The select statement:
>SELECT Value||0 FROM Transactions WHERE substr(Value,-2,1)='.'
is simply showing you the text values before they are converted back into the
original floating point value. To see what will be stored in the database
itself you probably need something like:
>SELECT cast(Value||0 as numeric) FROM Transactions WHERE substr(Value,-2,1)='.'
Displaying values with 2 decimal places is an "output to the user by the
application" problem and you need to address it there (in the application --
right before displaying the value). For example, you can use printf("%.2f",
value) or its equivalent in your application language to format the output to
your requirements for viewing.
SQLite itself is working as designed.
---
Theory is when you know everything but nothing works. Practice is when
everything works but no one knows why. Sometimes theory and practice are
combined: nothing works and no one knows why.

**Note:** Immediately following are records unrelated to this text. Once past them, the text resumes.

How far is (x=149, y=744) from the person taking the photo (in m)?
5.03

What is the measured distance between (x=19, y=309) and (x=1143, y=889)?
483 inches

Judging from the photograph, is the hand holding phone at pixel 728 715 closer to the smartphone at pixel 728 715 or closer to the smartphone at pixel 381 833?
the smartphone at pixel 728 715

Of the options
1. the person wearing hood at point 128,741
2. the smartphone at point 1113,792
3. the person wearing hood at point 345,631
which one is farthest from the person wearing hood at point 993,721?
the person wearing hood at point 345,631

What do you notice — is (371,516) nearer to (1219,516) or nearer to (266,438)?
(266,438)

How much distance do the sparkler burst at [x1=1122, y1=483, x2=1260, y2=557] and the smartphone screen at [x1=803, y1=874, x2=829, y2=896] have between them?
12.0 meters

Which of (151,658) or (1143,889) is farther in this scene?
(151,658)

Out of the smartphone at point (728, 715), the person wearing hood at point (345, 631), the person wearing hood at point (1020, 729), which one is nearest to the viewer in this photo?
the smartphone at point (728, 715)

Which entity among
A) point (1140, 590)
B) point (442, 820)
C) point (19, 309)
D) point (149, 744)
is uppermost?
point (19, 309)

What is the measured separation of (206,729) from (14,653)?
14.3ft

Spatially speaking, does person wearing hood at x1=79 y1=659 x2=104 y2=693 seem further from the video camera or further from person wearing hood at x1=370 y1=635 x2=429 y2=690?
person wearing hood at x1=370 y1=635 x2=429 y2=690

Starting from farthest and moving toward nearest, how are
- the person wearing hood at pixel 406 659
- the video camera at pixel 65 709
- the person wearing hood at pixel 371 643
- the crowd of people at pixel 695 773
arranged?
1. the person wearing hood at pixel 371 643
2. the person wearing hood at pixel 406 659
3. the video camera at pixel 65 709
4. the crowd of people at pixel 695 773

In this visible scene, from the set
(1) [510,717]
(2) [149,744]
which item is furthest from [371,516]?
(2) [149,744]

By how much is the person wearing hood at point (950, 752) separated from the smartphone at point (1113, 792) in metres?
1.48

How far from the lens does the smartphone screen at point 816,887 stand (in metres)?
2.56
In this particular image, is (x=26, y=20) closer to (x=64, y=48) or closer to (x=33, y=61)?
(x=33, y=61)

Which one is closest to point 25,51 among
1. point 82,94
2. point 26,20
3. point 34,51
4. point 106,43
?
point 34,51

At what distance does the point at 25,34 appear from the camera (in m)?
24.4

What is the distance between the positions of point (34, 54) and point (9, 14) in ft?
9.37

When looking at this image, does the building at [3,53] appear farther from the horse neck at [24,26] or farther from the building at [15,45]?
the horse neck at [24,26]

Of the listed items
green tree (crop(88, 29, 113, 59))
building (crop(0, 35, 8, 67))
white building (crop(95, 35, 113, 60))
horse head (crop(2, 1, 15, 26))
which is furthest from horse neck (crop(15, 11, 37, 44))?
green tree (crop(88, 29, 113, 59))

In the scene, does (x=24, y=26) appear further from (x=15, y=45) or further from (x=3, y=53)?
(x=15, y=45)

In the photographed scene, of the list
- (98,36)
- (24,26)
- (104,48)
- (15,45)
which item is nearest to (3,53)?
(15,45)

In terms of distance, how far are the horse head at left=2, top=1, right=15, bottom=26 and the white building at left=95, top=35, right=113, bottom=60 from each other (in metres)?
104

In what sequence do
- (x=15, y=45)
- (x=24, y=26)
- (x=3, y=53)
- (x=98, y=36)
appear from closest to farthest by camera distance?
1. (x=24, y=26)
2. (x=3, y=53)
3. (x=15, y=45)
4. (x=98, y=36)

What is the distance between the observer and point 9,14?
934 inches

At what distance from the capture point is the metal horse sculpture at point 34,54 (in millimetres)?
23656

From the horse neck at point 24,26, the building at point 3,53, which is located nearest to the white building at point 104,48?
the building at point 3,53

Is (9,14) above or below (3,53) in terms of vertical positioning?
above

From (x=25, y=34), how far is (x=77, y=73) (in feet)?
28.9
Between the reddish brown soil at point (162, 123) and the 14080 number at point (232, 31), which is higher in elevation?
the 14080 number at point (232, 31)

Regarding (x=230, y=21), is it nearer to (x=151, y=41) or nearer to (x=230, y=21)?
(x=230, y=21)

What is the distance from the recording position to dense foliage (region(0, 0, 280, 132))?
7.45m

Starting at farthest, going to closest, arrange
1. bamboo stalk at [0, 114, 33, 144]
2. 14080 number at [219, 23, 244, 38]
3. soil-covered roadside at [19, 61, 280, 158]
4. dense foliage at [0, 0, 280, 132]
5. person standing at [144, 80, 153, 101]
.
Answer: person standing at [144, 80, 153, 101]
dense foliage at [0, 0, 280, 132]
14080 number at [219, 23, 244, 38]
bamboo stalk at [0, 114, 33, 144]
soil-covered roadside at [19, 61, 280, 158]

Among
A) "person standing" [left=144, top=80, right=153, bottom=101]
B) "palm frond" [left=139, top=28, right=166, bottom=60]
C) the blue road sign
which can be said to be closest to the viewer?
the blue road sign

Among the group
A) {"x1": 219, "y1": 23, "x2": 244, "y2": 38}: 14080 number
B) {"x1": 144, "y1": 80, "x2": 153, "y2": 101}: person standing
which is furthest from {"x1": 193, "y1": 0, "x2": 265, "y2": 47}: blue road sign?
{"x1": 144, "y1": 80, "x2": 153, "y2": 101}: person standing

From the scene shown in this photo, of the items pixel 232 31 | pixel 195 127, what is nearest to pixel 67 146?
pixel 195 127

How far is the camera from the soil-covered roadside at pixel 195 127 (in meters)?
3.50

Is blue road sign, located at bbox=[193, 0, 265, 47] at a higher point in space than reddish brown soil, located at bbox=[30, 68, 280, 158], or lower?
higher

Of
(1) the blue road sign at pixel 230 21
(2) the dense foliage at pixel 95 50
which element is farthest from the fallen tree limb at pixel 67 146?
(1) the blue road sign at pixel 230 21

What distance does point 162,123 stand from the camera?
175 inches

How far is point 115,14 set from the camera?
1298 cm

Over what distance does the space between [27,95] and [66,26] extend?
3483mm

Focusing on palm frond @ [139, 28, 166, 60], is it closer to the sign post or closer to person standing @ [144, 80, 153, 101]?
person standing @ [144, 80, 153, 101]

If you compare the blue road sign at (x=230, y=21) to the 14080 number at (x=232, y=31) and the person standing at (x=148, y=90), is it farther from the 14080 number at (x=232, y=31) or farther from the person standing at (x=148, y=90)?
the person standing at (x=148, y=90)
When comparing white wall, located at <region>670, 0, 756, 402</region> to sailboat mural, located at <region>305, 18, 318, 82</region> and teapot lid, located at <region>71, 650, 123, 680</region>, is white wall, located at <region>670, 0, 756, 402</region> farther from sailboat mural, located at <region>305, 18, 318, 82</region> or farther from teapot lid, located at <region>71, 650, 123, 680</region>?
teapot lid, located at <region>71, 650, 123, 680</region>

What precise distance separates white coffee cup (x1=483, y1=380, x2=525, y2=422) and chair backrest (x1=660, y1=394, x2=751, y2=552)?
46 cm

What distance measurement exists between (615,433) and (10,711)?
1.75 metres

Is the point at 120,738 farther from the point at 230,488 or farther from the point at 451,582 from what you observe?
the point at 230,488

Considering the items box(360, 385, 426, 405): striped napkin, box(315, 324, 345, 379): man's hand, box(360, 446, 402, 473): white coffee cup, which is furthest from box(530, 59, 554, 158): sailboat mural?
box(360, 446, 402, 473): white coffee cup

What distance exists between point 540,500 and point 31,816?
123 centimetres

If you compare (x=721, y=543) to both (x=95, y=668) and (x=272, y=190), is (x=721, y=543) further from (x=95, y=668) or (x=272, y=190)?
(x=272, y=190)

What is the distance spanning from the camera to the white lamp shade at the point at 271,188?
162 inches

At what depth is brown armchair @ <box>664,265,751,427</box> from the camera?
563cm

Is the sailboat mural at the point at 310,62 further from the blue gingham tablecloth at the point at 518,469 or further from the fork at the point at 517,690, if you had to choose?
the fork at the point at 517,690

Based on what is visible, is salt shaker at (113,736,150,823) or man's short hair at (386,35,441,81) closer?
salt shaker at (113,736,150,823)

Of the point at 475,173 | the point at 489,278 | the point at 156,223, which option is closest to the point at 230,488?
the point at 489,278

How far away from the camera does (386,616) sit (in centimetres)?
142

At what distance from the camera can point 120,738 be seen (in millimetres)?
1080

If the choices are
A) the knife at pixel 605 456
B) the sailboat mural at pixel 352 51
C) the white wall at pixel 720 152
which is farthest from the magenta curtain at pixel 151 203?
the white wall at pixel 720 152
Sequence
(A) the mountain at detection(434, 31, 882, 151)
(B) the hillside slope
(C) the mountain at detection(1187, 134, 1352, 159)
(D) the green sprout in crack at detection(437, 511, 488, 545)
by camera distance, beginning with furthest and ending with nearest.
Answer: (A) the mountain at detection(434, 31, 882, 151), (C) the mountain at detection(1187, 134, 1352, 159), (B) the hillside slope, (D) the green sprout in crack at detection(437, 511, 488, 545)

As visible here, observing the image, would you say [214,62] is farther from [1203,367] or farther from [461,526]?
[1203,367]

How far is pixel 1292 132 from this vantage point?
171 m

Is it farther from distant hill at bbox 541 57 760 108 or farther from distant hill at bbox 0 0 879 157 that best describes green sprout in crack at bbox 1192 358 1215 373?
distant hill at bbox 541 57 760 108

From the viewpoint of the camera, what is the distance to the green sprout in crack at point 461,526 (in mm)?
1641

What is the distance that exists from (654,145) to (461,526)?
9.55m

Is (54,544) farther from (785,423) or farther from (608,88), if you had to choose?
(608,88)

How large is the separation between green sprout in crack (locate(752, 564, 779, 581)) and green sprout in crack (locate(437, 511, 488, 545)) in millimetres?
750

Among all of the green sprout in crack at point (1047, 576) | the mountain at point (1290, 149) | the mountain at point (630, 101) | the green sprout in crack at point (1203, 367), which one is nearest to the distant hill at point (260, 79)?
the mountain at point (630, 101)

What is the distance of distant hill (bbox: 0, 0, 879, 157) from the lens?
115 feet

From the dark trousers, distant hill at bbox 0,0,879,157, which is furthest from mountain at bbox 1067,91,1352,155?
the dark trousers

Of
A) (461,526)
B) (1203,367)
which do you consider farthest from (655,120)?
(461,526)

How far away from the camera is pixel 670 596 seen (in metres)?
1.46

>-----Original Message-----
>From: sqlite-users-bounces at mailinglists.sqlite.org [mailto:sqlite-users-
>bounces at mailinglists.sqlite.org] On Behalf Of Peter Haworth
>Sent: Wednesday, 11 March, 2015 17:28
>To: sqlite-users at mailinglists.sqlite.org
>Subject: [sqlite] UPDATE Problem
>
>I have a table, Transactions, with a column , Value, of type NUMERIC.
>The
>Value column is supposed to have 2 decimal places in all rows but some
>have
>only one.
>
>To correct this I issued the following command:
>
>UPDATE Transactions SET Value=Value||0 WHERE substr(Value,-2,1)='.'
>
>No errors on execution but nothing was changed.
>
>To help me figure out why that didn't work, I issued the following
>command:
>
>SELECT Value||0 FROM Transactions WHERE substr(Value,-2,1)='.'
>
>This time, all the values with only 1 decimal place were listed with a
>trailing zero added.
>
>On the face of it, the WHERE statement works fine in a SELECT statement
>but
>does not find any rows in an UPDATE statement. Either that or the SET is
>not calculating the correct value.
>
>Is this a bug or am I missing something?